Alerte corruption, la SETRAM et les micro-entreprises : Pot de terre contre pot de fer !
By admin On 17 sept, 2014 At 08:29 | Categorized As Actualités, Alert Corruption, Infos_show, Local | With 0 Comments

setram

SETRAM, la société d’exploitation des tramways d’Algérie est une société par actions (SPA) de droit algérien composée d’une joint-venture entre la RATP Dev, l’EMA et l’ETUSA (Entreprise de Transport Urbain d’Alger). De part sa nature juridique, la SETRAM doit respecter les lois algériennes en matière de passation de marchés ou du moins, elle doit observer une certaine transparence dans sa gestion d’achats de services.

Il s’agit du marché de nettoyage du réseau du tramway d’Oran où il nous semble que certaines règles managériales n’ont pas été honorées pour des raisons ignorées pour l’instant.

En mars 2013, la SETRAM lance un avis d’appel d’offres national pour les travaux de nettoyage et d’entretien de quatre lots. Le cahier de charges était fastidieux à lire d’abord et ensuite à remplir puis se déplacer à Alger pour l’ouverture des plis.
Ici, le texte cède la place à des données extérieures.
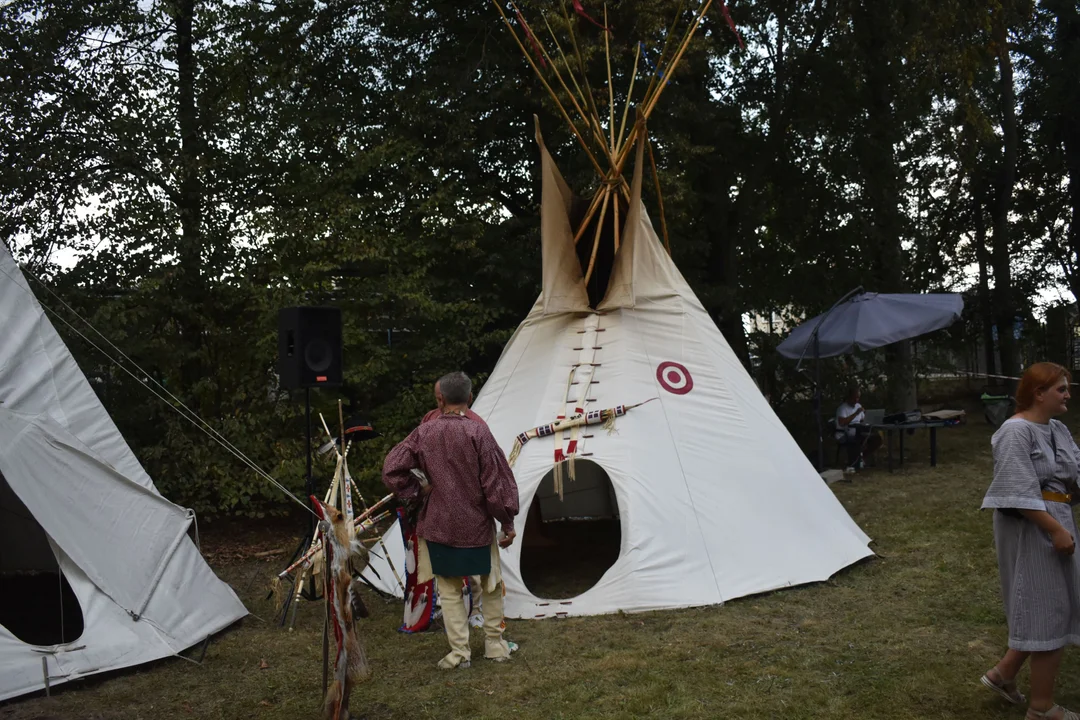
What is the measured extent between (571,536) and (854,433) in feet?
15.4

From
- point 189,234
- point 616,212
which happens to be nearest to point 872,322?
point 616,212

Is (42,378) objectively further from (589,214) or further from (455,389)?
(589,214)

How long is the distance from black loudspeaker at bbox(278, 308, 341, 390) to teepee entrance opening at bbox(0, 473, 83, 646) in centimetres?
193

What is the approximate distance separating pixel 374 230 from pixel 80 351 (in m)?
2.93

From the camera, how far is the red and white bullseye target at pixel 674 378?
641cm

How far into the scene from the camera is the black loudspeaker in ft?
18.8

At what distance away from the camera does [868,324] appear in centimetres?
1125

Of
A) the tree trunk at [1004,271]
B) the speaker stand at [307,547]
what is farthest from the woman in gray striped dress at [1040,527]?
the tree trunk at [1004,271]

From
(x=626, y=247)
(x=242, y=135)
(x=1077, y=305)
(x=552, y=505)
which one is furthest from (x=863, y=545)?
(x=1077, y=305)

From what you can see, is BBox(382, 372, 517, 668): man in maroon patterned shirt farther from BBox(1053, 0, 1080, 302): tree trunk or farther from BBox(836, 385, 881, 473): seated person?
BBox(1053, 0, 1080, 302): tree trunk

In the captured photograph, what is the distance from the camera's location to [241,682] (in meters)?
4.72

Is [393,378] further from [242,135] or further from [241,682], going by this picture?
[241,682]

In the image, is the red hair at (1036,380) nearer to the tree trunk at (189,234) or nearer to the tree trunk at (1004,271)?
the tree trunk at (189,234)

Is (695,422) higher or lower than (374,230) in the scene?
lower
Bien sur, toutes les entreprises spécialisées y courent pour bosser mais elles ne savaient pas que les dés étaient pipés à l’avance car contre toute attente, c’est une entreprise algéroise qui rafle le marché malgré que ses prix soient supérieurs à la moyenne.
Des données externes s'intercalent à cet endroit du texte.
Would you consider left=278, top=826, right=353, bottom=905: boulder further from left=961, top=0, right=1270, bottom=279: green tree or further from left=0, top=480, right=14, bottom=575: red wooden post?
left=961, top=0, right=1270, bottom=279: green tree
En outre un certain nombre de micro-entreprises y ont aussi concouru en vain.

Pot-Terre

SETRAM doit surement ignorer ou feint d’ignorer l’arrête interministériel du 29 avril 2014 fixant les modalités d’octroi préférentiel de la commande publique aux micro-entreprises qui stipule dans son article 2 : ‘L’entreprise doit leur réserver dans la limite de 20 % au maximum de la commande ». Aussi, « le cahier doit être alloti à ces entreprises ». De même que « Le cahier de charges doit prévoir un système d’évaluation adapté aux micro-entreprises ».

Enfin, l’arrêté suscité énonce de nombreuses recommandations pour aider les micro-entreprises mais cela ne semble pas être le souci de SETRAM.

D’après nos sources, la SETRAM déclare avoir suivi la procédure d’une manière réglementaire.

A notre avis, cette affaire de choix d’une entreprise algéroise qui décroche un marché tout étant plus disant et en donnant à son tour le marché à d’autres sous traitants ne relève pas de la corruption classique où le directeur empoche des espèces sonnantes et trébuchantes mais d’un autre type qui est celui de l’injonction ou la directive.

Or, la loi anti-corruption en vigueur en Algérie prévoit ce genre d’infractions en les qualifiant d’incrimination de trafic d’influences.

En cas de pépins, personne ne peut déclarer ignorer la loi !!!